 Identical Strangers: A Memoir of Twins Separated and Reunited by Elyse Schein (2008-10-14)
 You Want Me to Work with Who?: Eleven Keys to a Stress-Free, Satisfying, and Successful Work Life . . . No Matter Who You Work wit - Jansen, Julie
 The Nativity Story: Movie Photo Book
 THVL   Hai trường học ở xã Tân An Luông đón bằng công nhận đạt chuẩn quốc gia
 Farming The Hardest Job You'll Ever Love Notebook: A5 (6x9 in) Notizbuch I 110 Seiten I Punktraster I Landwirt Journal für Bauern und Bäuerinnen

+++

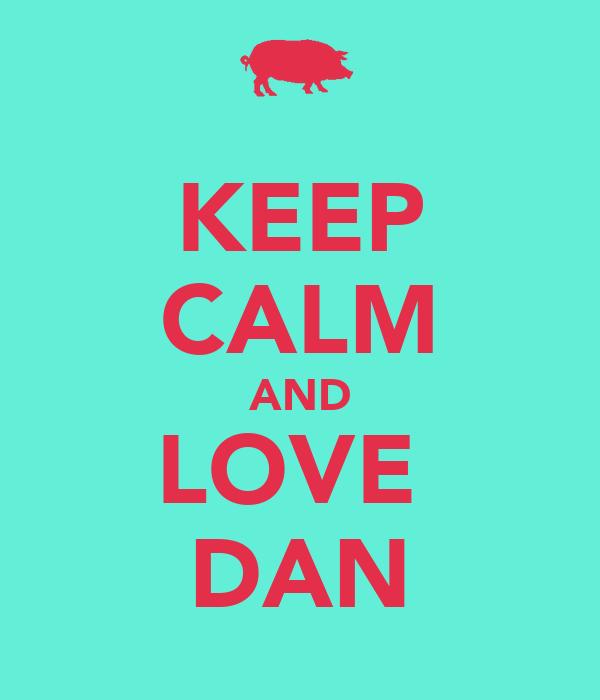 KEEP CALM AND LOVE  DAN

+++

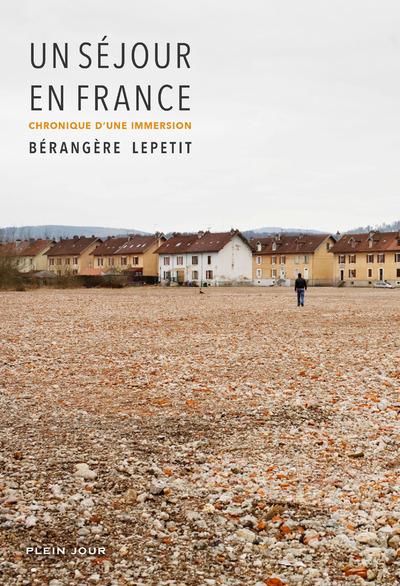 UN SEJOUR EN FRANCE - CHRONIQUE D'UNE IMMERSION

+++

Exercise instructions:
Take the records above and return, word for word, only the lines that fall from the line with "Identical Strangers: A" to the line with "Farming The Hardest", both of them included.

Problem solution:
 Identical Strangers: A Memoir of Twins Separated and Reunited by Elyse Schein (2008-10-14)
 You Want Me to Work with Who?: Eleven Keys to a Stress-Free, Satisfying, and Successful Work Life . . . No Matter Who You Work wit - Jansen, Julie
 The Nativity Story: Movie Photo Book
 THVL   Hai trường học ở xã Tân An Luông đón bằng công nhận đạt chuẩn quốc gia
 Farming The Hardest Job You'll Ever Love Notebook: A5 (6x9 in) Notizbuch I 110 Seiten I Punktraster I Landwirt Journal für Bauern und Bäuerinnen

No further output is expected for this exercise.